■ **DIRECTIONS FOR THIS TASK**
Render every entry verbatim.

Data entries:
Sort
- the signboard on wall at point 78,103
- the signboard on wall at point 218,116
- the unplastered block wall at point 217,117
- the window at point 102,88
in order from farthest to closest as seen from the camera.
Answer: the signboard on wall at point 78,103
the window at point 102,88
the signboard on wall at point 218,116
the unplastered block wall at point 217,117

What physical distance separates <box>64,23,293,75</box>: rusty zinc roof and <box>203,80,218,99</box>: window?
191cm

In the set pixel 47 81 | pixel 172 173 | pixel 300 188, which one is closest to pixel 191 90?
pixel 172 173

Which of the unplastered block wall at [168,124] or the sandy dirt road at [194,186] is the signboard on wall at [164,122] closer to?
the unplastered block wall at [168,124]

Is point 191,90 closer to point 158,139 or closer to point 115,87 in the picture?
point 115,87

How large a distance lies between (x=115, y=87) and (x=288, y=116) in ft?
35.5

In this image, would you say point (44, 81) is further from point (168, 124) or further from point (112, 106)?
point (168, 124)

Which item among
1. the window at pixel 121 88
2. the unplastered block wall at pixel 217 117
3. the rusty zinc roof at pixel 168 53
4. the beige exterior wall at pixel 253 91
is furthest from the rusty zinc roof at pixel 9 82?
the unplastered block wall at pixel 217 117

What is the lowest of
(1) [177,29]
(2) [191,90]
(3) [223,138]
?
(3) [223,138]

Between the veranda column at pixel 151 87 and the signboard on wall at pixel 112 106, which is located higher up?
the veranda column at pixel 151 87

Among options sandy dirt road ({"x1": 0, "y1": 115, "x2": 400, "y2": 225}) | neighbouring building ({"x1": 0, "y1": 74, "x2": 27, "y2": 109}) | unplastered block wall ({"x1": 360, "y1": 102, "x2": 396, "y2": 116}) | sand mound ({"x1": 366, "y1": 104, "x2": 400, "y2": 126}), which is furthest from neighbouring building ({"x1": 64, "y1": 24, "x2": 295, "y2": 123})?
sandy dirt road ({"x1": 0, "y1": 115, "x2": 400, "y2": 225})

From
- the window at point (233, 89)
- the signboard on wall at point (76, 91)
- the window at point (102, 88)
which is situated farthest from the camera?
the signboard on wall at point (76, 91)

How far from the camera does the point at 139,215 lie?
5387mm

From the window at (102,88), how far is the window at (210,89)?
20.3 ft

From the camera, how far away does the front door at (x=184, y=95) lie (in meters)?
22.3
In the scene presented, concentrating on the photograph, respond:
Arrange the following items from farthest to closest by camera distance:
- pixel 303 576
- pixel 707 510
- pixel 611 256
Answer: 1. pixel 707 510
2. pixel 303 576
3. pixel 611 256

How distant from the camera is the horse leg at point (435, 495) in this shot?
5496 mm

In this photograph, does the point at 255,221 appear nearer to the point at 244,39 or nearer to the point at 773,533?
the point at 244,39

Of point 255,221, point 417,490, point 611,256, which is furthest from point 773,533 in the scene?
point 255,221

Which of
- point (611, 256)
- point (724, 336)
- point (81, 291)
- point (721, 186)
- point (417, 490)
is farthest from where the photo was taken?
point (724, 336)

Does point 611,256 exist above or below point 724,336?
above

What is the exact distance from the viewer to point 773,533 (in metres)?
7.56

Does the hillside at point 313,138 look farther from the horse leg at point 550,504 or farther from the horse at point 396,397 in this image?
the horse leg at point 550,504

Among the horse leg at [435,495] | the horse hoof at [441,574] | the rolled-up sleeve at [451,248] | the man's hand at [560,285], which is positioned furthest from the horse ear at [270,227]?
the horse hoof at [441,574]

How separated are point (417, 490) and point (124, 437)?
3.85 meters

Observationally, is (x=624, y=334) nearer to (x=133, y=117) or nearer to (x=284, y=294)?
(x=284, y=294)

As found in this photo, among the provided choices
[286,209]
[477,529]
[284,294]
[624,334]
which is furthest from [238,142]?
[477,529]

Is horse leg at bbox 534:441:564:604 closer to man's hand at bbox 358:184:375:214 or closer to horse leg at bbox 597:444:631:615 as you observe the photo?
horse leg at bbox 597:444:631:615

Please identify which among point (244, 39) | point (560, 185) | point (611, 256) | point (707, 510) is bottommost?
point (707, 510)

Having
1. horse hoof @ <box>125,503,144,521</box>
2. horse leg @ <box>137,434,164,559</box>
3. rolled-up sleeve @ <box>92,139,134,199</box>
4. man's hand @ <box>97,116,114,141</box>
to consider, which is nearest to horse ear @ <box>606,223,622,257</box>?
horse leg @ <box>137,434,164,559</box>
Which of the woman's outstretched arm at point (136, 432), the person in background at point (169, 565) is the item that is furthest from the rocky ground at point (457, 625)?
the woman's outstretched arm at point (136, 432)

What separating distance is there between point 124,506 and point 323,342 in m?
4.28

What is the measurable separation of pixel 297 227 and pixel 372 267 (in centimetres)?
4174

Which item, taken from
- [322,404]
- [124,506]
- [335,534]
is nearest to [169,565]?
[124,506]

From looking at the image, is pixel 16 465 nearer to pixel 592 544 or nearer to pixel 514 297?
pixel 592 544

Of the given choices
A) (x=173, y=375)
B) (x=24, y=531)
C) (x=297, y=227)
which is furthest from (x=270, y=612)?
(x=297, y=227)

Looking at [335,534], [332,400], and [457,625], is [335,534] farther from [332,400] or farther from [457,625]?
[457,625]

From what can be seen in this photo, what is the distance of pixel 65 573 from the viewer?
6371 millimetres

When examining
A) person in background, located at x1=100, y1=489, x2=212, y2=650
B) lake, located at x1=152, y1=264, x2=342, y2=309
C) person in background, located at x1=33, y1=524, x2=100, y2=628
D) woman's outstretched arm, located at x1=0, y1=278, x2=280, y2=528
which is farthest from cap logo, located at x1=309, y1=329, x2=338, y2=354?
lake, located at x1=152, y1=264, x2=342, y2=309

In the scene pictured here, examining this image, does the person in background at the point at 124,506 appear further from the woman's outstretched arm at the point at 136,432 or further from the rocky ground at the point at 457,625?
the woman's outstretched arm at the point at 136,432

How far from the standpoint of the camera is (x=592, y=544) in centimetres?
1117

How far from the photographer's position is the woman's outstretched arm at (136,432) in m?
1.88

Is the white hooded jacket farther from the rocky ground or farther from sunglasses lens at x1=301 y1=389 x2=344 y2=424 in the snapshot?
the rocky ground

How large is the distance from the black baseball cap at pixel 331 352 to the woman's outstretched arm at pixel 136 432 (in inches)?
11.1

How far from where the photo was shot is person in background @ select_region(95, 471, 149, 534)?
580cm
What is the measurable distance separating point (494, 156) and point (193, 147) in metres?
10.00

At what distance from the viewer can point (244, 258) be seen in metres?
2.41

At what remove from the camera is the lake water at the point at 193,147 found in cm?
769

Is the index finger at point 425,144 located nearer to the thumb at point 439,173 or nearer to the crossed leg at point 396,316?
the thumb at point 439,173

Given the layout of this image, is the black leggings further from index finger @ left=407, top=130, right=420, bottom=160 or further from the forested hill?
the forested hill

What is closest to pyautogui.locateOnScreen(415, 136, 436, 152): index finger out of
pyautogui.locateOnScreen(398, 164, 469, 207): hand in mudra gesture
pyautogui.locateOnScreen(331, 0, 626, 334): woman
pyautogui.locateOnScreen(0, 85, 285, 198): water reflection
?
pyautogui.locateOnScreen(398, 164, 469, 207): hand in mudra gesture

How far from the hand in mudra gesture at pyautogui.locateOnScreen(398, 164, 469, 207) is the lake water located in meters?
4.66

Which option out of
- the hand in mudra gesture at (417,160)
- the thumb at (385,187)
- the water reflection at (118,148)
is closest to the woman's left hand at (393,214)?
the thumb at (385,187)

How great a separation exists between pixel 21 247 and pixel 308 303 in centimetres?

■ **RESULT**
Sort
- the signboard on wall at point 78,103
- the signboard on wall at point 218,116
- the unplastered block wall at point 217,117
- the window at point 102,88
in order from farthest to closest as seen from the camera.
Answer: the signboard on wall at point 78,103
the window at point 102,88
the signboard on wall at point 218,116
the unplastered block wall at point 217,117

What physical distance separates <box>64,23,293,75</box>: rusty zinc roof and <box>203,80,218,99</box>: window?
191cm

In the set pixel 47 81 | pixel 172 173 | pixel 300 188, which one is closest to pixel 191 90?
pixel 172 173

Which of the unplastered block wall at [168,124] or the sandy dirt road at [194,186] is the signboard on wall at [164,122] closer to?
the unplastered block wall at [168,124]

Is point 191,90 closer to point 158,139 or closer to point 115,87 in the picture?
point 115,87

How large a distance lies between (x=115, y=87) and (x=288, y=116) in ft?
35.5

In this image, would you say point (44, 81) is further from point (168, 124) or further from point (112, 106)?
point (168, 124)

Which item among
1. the window at pixel 121 88
2. the unplastered block wall at pixel 217 117
3. the rusty zinc roof at pixel 168 53
4. the beige exterior wall at pixel 253 91
is furthest from the rusty zinc roof at pixel 9 82?
the unplastered block wall at pixel 217 117

What is the lowest of
(1) [177,29]
(2) [191,90]
(3) [223,138]
?
(3) [223,138]

Between the veranda column at pixel 151 87 and the signboard on wall at pixel 112 106, which is located higher up?
the veranda column at pixel 151 87

Among options sandy dirt road ({"x1": 0, "y1": 115, "x2": 400, "y2": 225}) | neighbouring building ({"x1": 0, "y1": 74, "x2": 27, "y2": 109}) | unplastered block wall ({"x1": 360, "y1": 102, "x2": 396, "y2": 116}) | sand mound ({"x1": 366, "y1": 104, "x2": 400, "y2": 126}), which is furthest from neighbouring building ({"x1": 64, "y1": 24, "x2": 295, "y2": 123})?
sandy dirt road ({"x1": 0, "y1": 115, "x2": 400, "y2": 225})

From
- the window at point (233, 89)
- the signboard on wall at point (76, 91)
- the window at point (102, 88)
which is situated farthest from the camera?
the signboard on wall at point (76, 91)

How far from the camera does the point at 139,215 lie?
5387mm

From the window at (102,88), how far is the window at (210,89)?
20.3 ft

From the camera, how far away does the front door at (x=184, y=95) lie (in meters)?
22.3
In the scene presented, concentrating on the photograph, respond:
Arrange the following items from farthest to closest by camera distance:
- pixel 303 576
- pixel 707 510
- pixel 611 256
Answer: 1. pixel 707 510
2. pixel 303 576
3. pixel 611 256

How distant from the camera is the horse leg at point (435, 495) in this shot?
5496 mm

In this photograph, does the point at 255,221 appear nearer to the point at 244,39 or nearer to the point at 773,533?
the point at 244,39

Of point 255,221, point 417,490, point 611,256, which is furthest from point 773,533 in the scene?
point 255,221

Which of
- point (611, 256)
- point (724, 336)
- point (81, 291)
- point (721, 186)
- point (417, 490)
is farthest from where the photo was taken?
point (724, 336)

Does point 611,256 exist above or below point 724,336?
above

What is the exact distance from the viewer to point 773,533 (in metres)?
7.56

Does the hillside at point 313,138 look farther from the horse leg at point 550,504 or farther from the horse at point 396,397 in this image?
the horse leg at point 550,504

Among the horse leg at [435,495] | the horse hoof at [441,574] | the rolled-up sleeve at [451,248] | the man's hand at [560,285], which is positioned furthest from the horse ear at [270,227]?
the horse hoof at [441,574]

How separated are point (417, 490) and point (124, 437)?
3.85 meters

Observationally, is (x=624, y=334) nearer to (x=133, y=117) or nearer to (x=284, y=294)?
(x=284, y=294)

As found in this photo, among the provided choices
[286,209]
[477,529]
[284,294]
[624,334]
which is furthest from [238,142]?
[477,529]

Is horse leg at bbox 534:441:564:604 closer to man's hand at bbox 358:184:375:214 or closer to horse leg at bbox 597:444:631:615 as you observe the photo?
horse leg at bbox 597:444:631:615

Please identify which among point (244, 39) | point (560, 185) | point (611, 256) | point (707, 510) is bottommost?
point (707, 510)

Having
1. horse hoof @ <box>125,503,144,521</box>
2. horse leg @ <box>137,434,164,559</box>
3. rolled-up sleeve @ <box>92,139,134,199</box>
4. man's hand @ <box>97,116,114,141</box>
to consider, which is nearest to horse ear @ <box>606,223,622,257</box>?
horse leg @ <box>137,434,164,559</box>
Which of the woman's outstretched arm at point (136, 432), the person in background at point (169, 565) is the item that is furthest from the rocky ground at point (457, 625)?
the woman's outstretched arm at point (136, 432)

What separating distance is there between point 124,506 and point 323,342 in m?
4.28

What is the measurable separation of pixel 297 227 and pixel 372 267 (in centimetres)?
4174

Which item, taken from
- [322,404]
- [124,506]
- [335,534]
is nearest to [169,565]?
[124,506]

From looking at the image, is pixel 16 465 nearer to pixel 592 544 or nearer to pixel 514 297?
pixel 592 544

Of the given choices
A) (x=173, y=375)
B) (x=24, y=531)
C) (x=297, y=227)
which is furthest from (x=270, y=612)?
(x=297, y=227)

Looking at [335,534], [332,400], and [457,625], is [335,534] farther from [332,400] or farther from [457,625]?
[457,625]

From what can be seen in this photo, what is the distance of pixel 65 573 from the viewer?
6371 millimetres

When examining
A) person in background, located at x1=100, y1=489, x2=212, y2=650
B) lake, located at x1=152, y1=264, x2=342, y2=309
C) person in background, located at x1=33, y1=524, x2=100, y2=628
D) woman's outstretched arm, located at x1=0, y1=278, x2=280, y2=528
which is farthest from cap logo, located at x1=309, y1=329, x2=338, y2=354?
lake, located at x1=152, y1=264, x2=342, y2=309

In the scene pictured here, examining this image, does the person in background at the point at 124,506 appear further from the woman's outstretched arm at the point at 136,432 or further from the rocky ground at the point at 457,625?
the woman's outstretched arm at the point at 136,432

How far from the standpoint of the camera is (x=592, y=544) in centimetres?
1117

How far from the photographer's position is the woman's outstretched arm at (136,432) in m?
1.88

Is the white hooded jacket farther from the rocky ground or farther from sunglasses lens at x1=301 y1=389 x2=344 y2=424 in the snapshot?
the rocky ground

How large is the distance from the black baseball cap at pixel 331 352 to the woman's outstretched arm at pixel 136 432 (in inches)?
11.1

How far from where the photo was shot is person in background @ select_region(95, 471, 149, 534)?
580cm
What is the measurable distance separating point (494, 156) and point (193, 147) in metres?
10.00

At what distance from the viewer can point (244, 258) be seen in metres?
2.41

At what remove from the camera is the lake water at the point at 193,147 found in cm?
769

Is the index finger at point 425,144 located nearer to the thumb at point 439,173 or nearer to the crossed leg at point 396,316?
the thumb at point 439,173

Given the layout of this image, is the black leggings further from index finger @ left=407, top=130, right=420, bottom=160 or further from the forested hill?
the forested hill

What is closest to pyautogui.locateOnScreen(415, 136, 436, 152): index finger out of
pyautogui.locateOnScreen(398, 164, 469, 207): hand in mudra gesture
pyautogui.locateOnScreen(331, 0, 626, 334): woman
pyautogui.locateOnScreen(0, 85, 285, 198): water reflection
?
pyautogui.locateOnScreen(398, 164, 469, 207): hand in mudra gesture

How far from the hand in mudra gesture at pyautogui.locateOnScreen(398, 164, 469, 207) is the lake water located in meters?
4.66

Which option out of
- the hand in mudra gesture at (417,160)
- the thumb at (385,187)
- the water reflection at (118,148)
is closest to the woman's left hand at (393,214)?
the thumb at (385,187)

How great a separation exists between pixel 21 247 and pixel 308 303 in centimetres?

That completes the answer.